◆ Prompt
Without the pictures, output all of the data exactly.

[Dataset excerpts]
#####

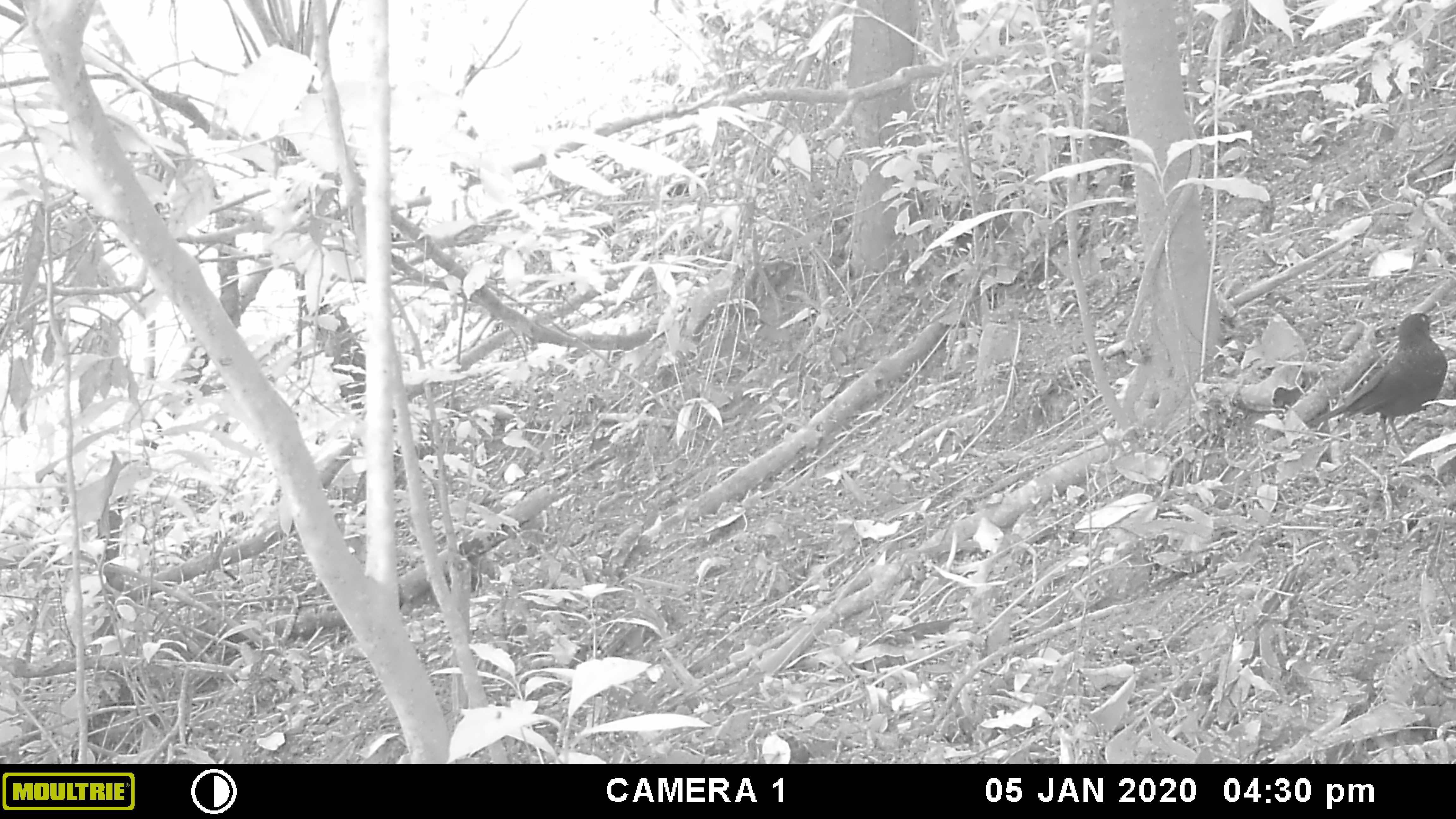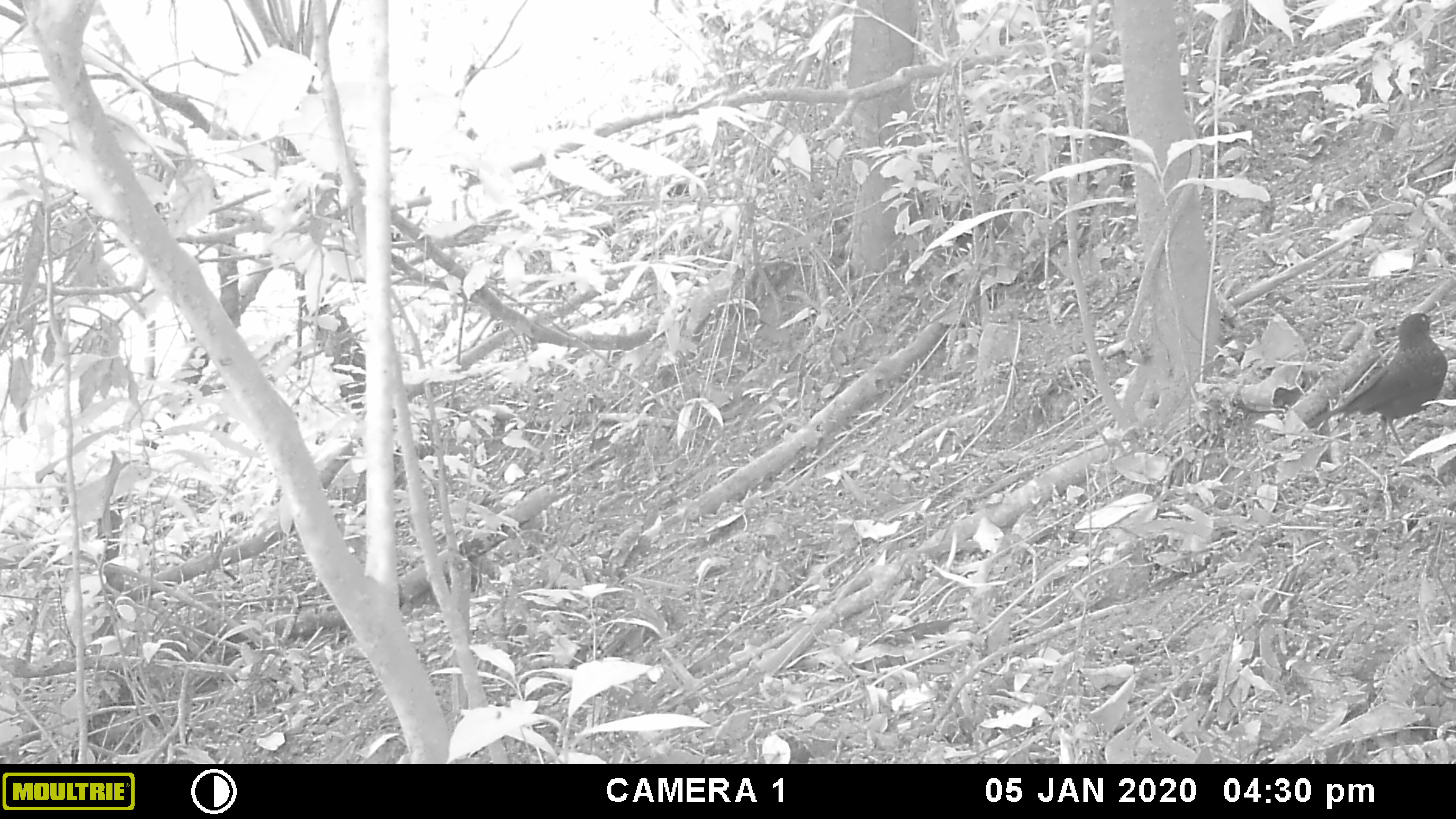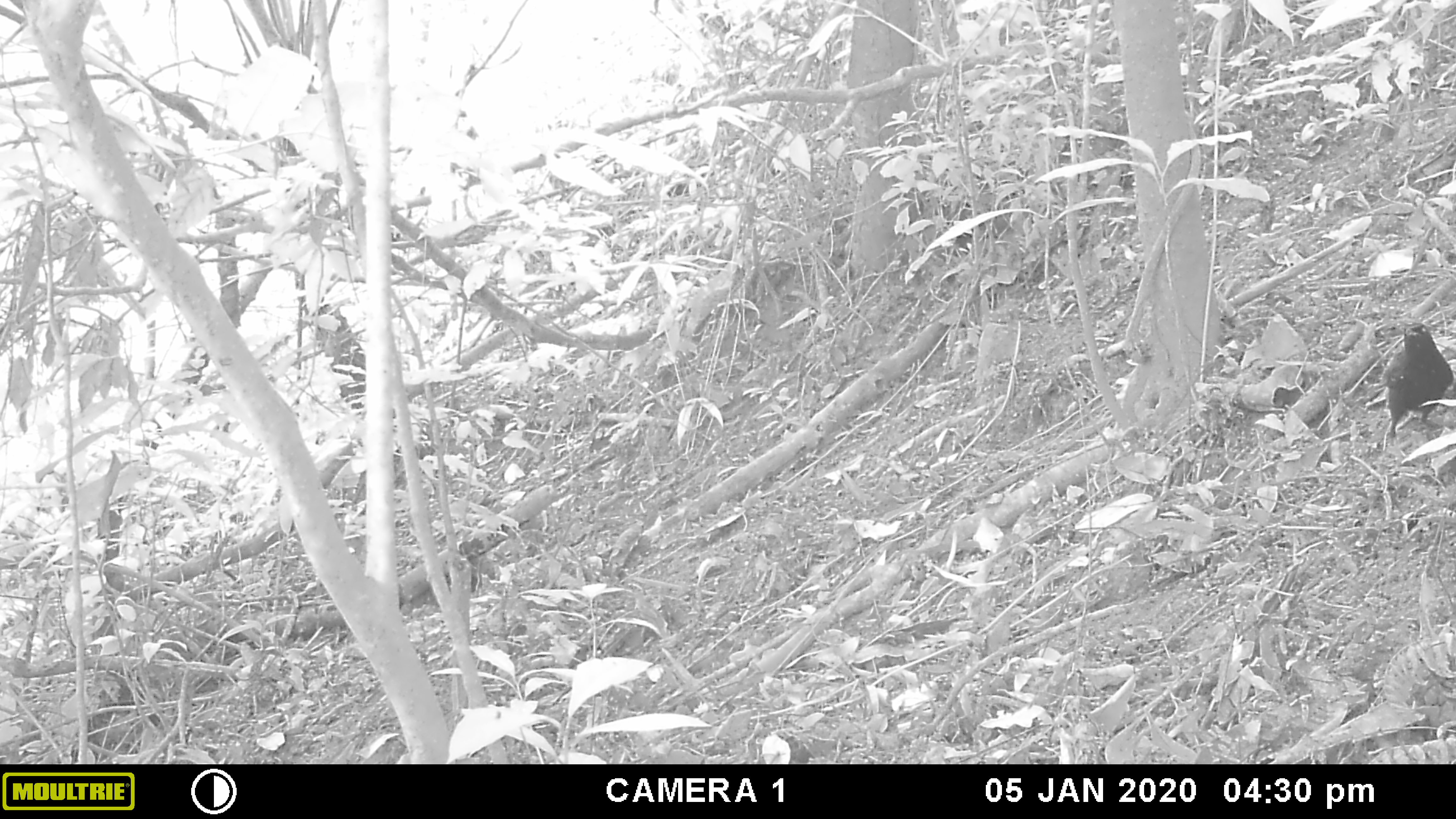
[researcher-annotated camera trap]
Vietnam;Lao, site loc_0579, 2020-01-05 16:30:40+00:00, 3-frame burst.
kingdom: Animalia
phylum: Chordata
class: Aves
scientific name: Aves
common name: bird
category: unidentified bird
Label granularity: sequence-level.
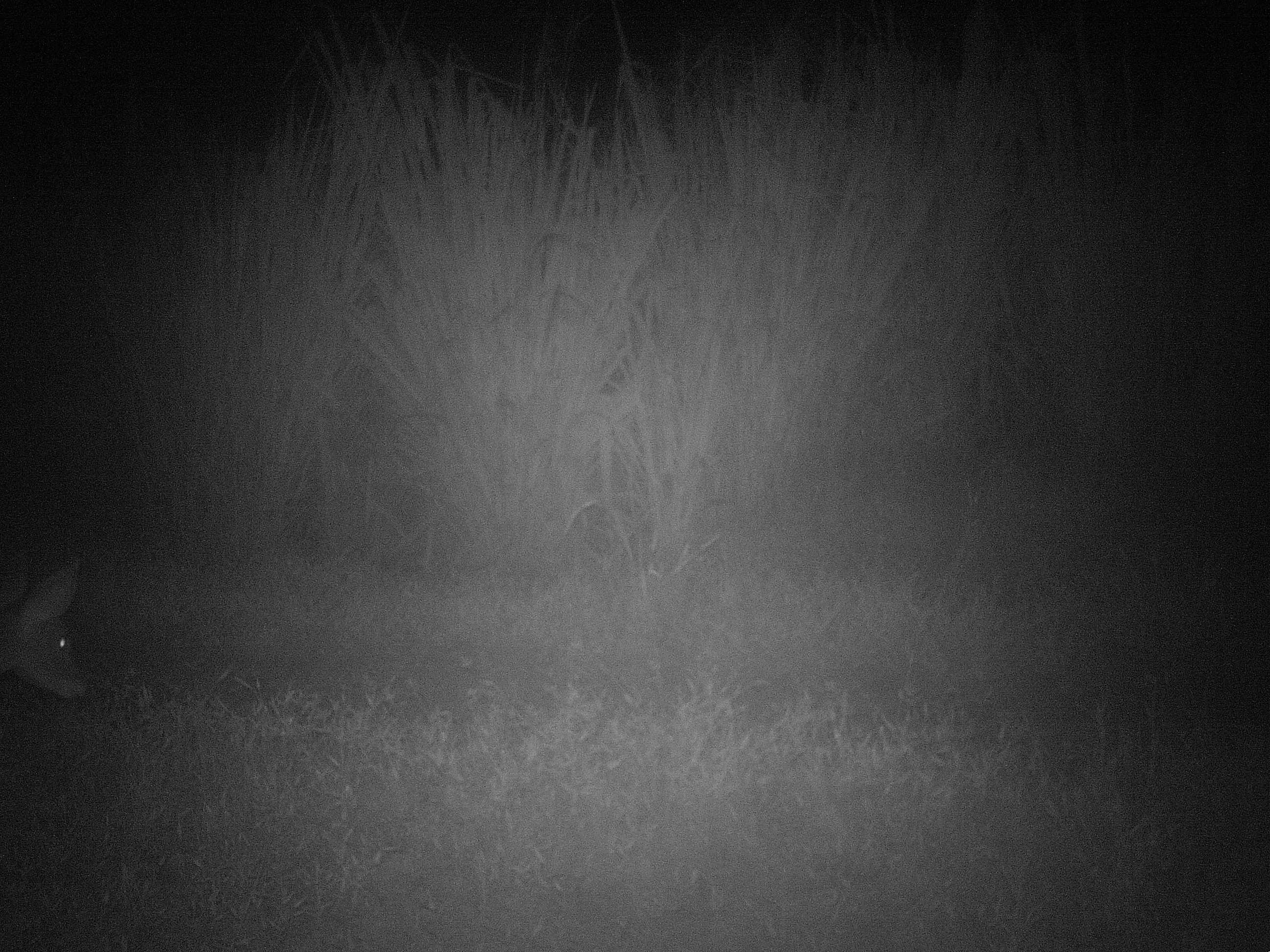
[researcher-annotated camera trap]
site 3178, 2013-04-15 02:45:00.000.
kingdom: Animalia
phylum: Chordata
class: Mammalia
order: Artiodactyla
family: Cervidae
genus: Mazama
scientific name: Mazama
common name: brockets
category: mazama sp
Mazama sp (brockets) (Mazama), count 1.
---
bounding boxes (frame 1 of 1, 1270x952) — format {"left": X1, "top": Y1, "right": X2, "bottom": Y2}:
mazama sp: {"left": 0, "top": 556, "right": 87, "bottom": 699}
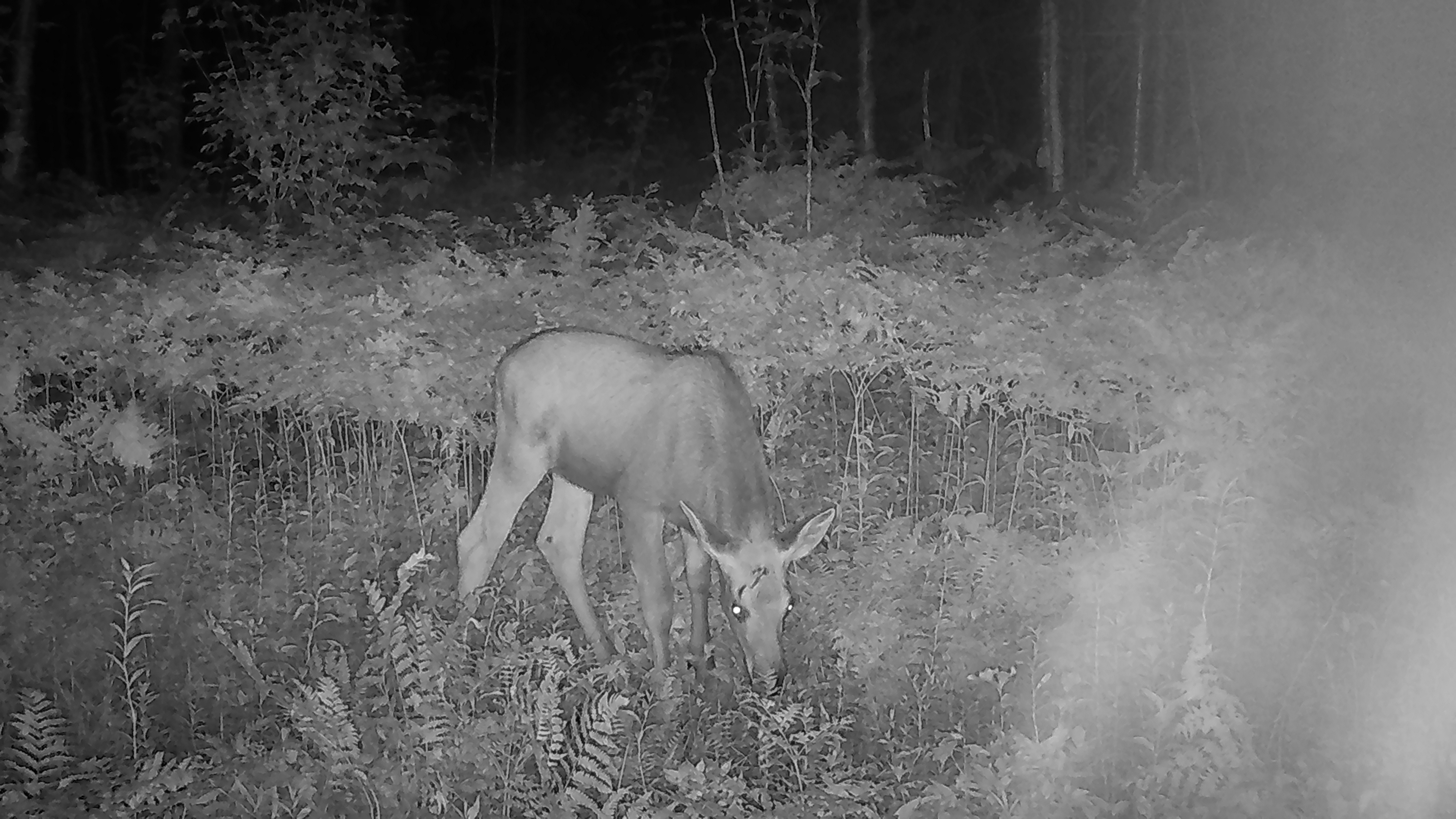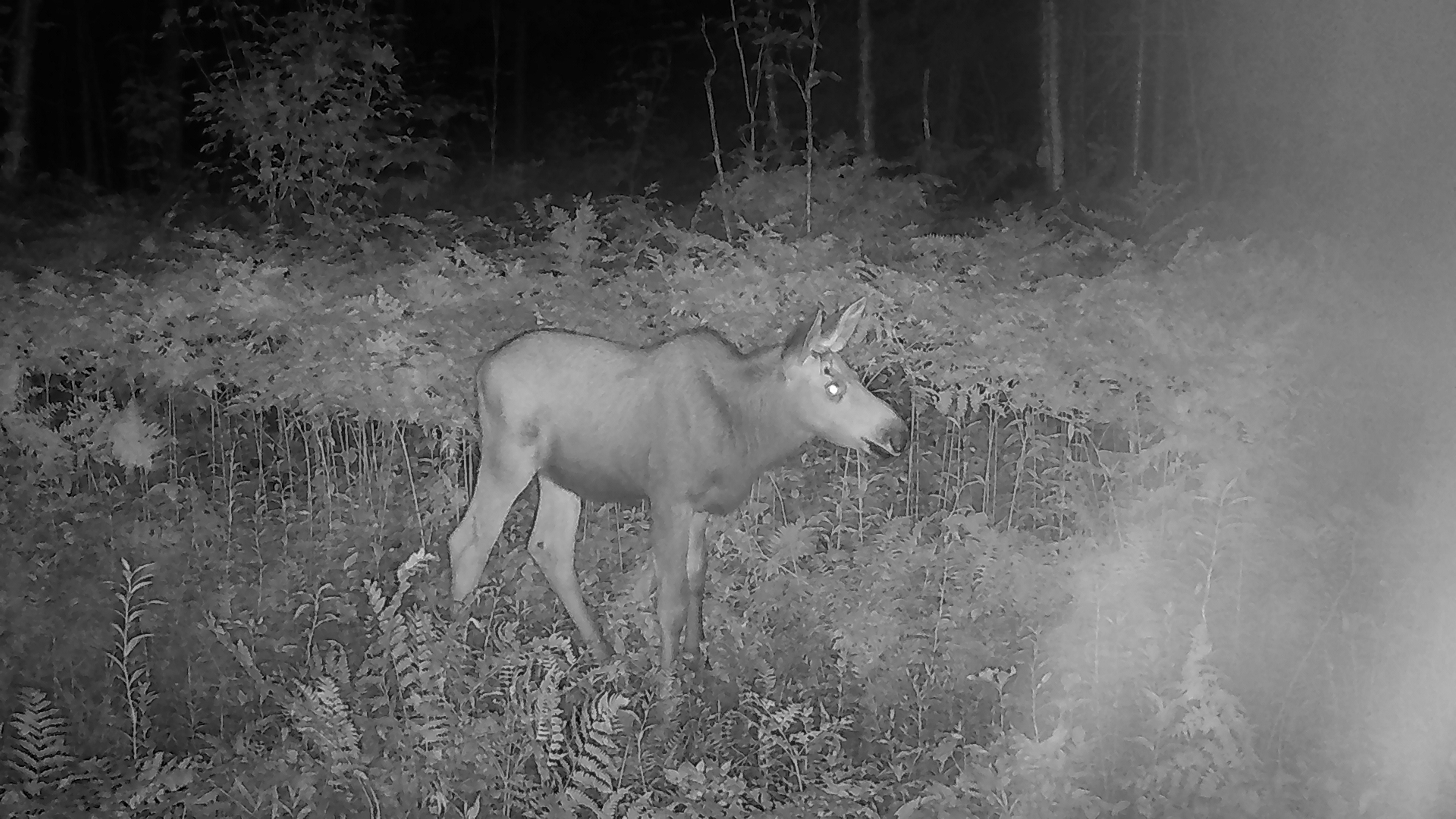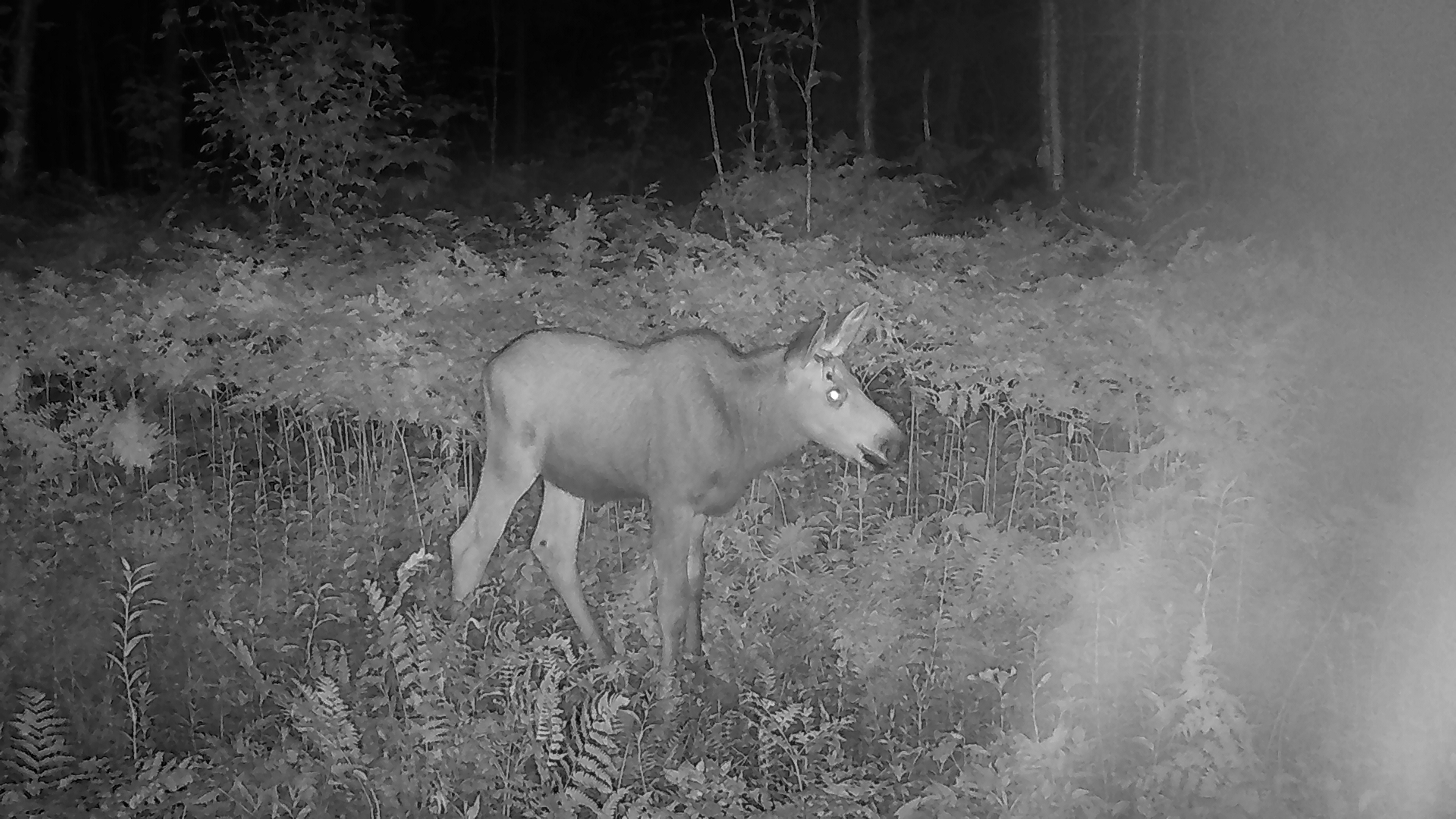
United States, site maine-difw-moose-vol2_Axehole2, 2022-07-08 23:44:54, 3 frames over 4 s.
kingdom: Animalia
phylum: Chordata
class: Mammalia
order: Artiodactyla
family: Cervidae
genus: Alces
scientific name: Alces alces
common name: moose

#####

◆ The completed task
[researcher-annotated camera trap]
Vietnam;Lao, site loc_0579, 2020-01-05 16:30:40+00:00, 3-frame burst.
kingdom: Animalia
phylum: Chordata
class: Aves
scientific name: Aves
common name: bird
category: unidentified bird
Label granularity: sequence-level.
[researcher-annotated camera trap]
site 3178, 2013-04-15 02:45:00.000.
kingdom: Animalia
phylum: Chordata
class: Mammalia
order: Artiodactyla
family: Cervidae
genus: Mazama
scientific name: Mazama
common name: brockets
category: mazama sp
Mazama sp (brockets) (Mazama), count 1.
---
bounding boxes (frame 1 of 1, 1270x952) — format {"left": X1, "top": Y1, "right": X2, "bottom": Y2}:
mazama sp: {"left": 0, "top": 556, "right": 87, "bottom": 699}
United States, site maine-difw-moose-vol2_Axehole2, 2022-07-08 23:44:54, 3 frames over 4 s.
kingdom: Animalia
phylum: Chordata
class: Mammalia
order: Artiodactyla
family: Cervidae
genus: Alces
scientific name: Alces alces
common name: moose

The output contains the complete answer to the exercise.